APPLY WHAT YOU READ |
(A) Using the PBGC definitions below, answer each question in one line, marking the answers (i), (ii) and (iii) like the questions.
(i) Which section of the chapter defines terms such as Annuity, ERISA and PBGC?
(ii) At what interest rate is a missing distributee's benefit transfer amount accumulated to arrive at the accumulated single sum?
(iii) Which two provisions specify the amount that a de minimis value may not exceed?
(B) Pick up the PBGC definitions below where they stop and continue them, starting after condition (2) of the definition of "missing."

The following terms are defined in § 4001.2 of this chapter: Annuity, Code, ERISA, insurer, PBGC, person, and plan sponsor. In addition, for purposes of this subpart:

Accrual cessation date for a participant under a subpart D plan means the date the participant stopped accruing benefits under the terms of the plan.

Accumulated single sum means, with respect to a missing distributee, the distributee's benefit transfer amount accumulated at the missing participants interest rate from the benefit determination date to the date when PBGC makes or commences payment to or with respect to the distributee.

Benefit determination date with respect to a subpart D plan means the single date selected by the plan sponsor for valuing benefits under § 4050.103(d); this date must be during the period beginning on the first day a distribution is made pursuant to close-out of the plan to a distributee who is not a missing distributee and ending on the last day such a distribution is made.

Benefit transfer amount for a missing distributee of a subpart D plan means the amount determined by the plan sponsor under § 4050.403(d) in the close-out of the plan.

Close-out or close out with respect to a subpart D plan means the process of the final distribution or transfer of assets in satisfaction of plan benefits.

De minimis means, with respect to the value of a benefit (or other amount), that the value does not exceed the amount specified under section 203(e)(1) of ERISA and section 411(a)(11)(A) of the Code (without regard to plan provisions).

Distributee means, with respect to a subpart D plan, a participant or beneficiary entitled to a distribution under the subpart D plan pursuant to the close-out of the subpart D plan.

Missing, with respect to a distributee under a subpart D plan, means that any one or more of the following three conditions exists upon close-out of the plan.

(1) The plan sponsor does not know with reasonable certainty the location of the distributee.

(2) Under the terms of the plan, the distributee's benefit is to be paid in a lump sum without the distributee's consent, and the distributee has not responded to a notice about the distribution of the lump sum.

EXTRACTED DATA |
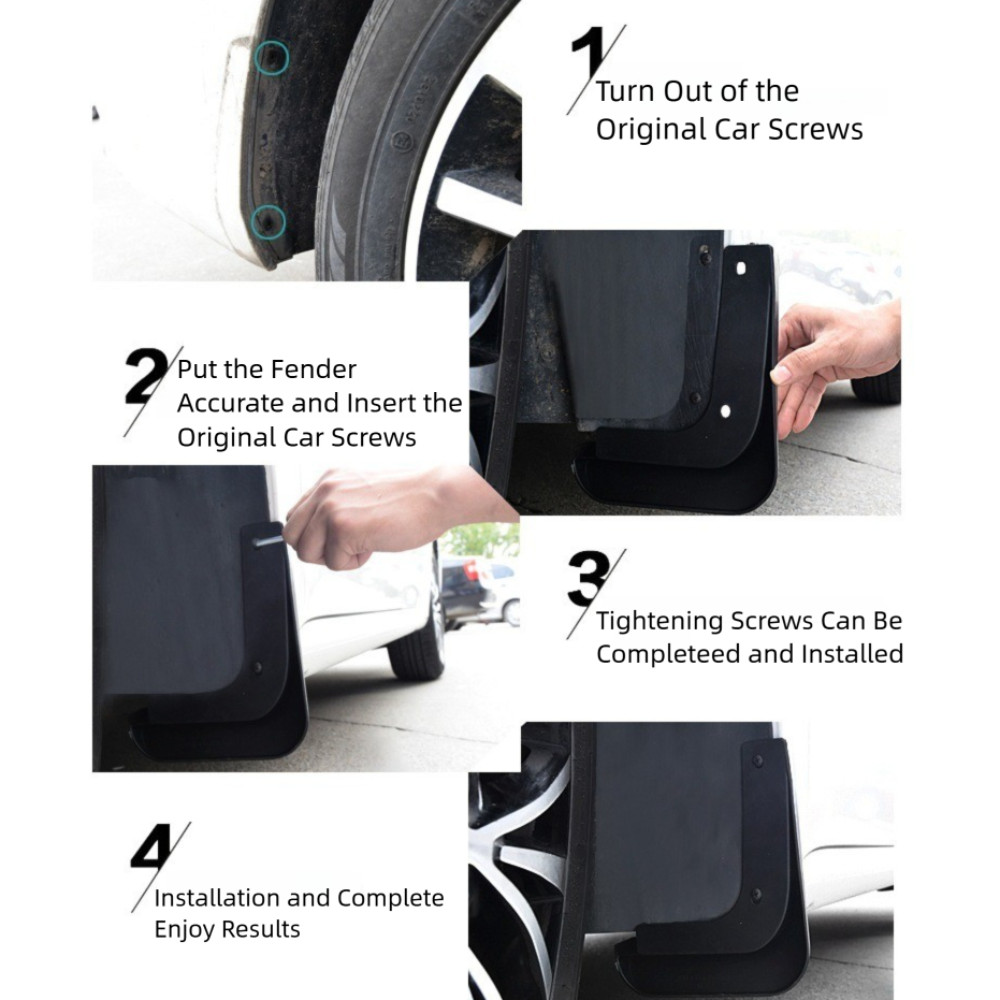 1
Turn Out of the Original Car Screws

2
Put the Fender Accurate and Insert the Original Car Screws

3
Tightening Screws Can Be Completeed and Installed

4
Installation and Complete Enjoy Results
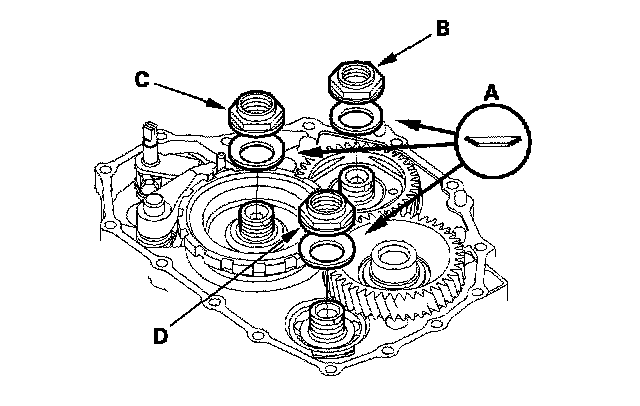 B
C
A
D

ANSWERS FOR THE EXERCISE |
(A)
(i) § 4001.2 of the chapter.
(ii) The missing participants interest rate.
(iii) Section 203(e)(1) of ERISA and section 411(a)(11)(A) of the Code.

(B)
(3) Under the terms of the plan and any election made by the distributee, the distributee's benefit is to be paid in a lump sum, but the distributee does not accept the lump sum. For this purpose, a lump sum paid by check is not accepted if the check remains uncashed after—

(i) A “cash-by” date prescribed (on the check or in an accompanying notice) that is at least 45 days after the issuance of the check, or

(ii) If no such “cash-by” date is so prescribed, the check's stale date.

Missing participants forms and instructions means the forms and instructions provided by PBGC for use Start Printed Page 60830in connection with the missing participants program.

Missing participants interest rate means, for each month, the applicable federal mid-term rate (as determined by the Secretary of the Treasury pursuant to section 1274(d)(1)(C)(ii) of the Code) for that month, compounded monthly.

Normal retirement date for a participant under a subpart D plan means the normal retirement date of the participant under the terms of the plan.

Pay-status or pay status means one of the following (according to context):

(1) With respect to a benefit, that payment of the benefit has actually started before the benefit determination date; or

(2) With respect to a distributee, that payment of the distributee's benefit has actually started before the benefit determination date.

PBGC missing participants assumptions means the actuarial assumptions prescribed in §§ 4044.51 through 4044.57 of this chapter with the following modifications:

(1) The present value is determined as of the benefit determination date instead of the plan termination date.

(2) The mortality assumption is a fixed blend of 50 percent of the healthy male mortality rates in § 4044.53(c)(1) of this chapter and 50 percent of the healthy female mortality rates in § 4044.53(c)(2) of this chapter.

(3) No adjustment is made for loading expenses under § 4044.52(d) of this chapter.

(4) The interest assumption used is the assumption applicable to valuations occurring in January of the calendar year in which the benefit determination date occurs.

(5) The assumed payment form of a benefit not in pay status is a straight life annuity.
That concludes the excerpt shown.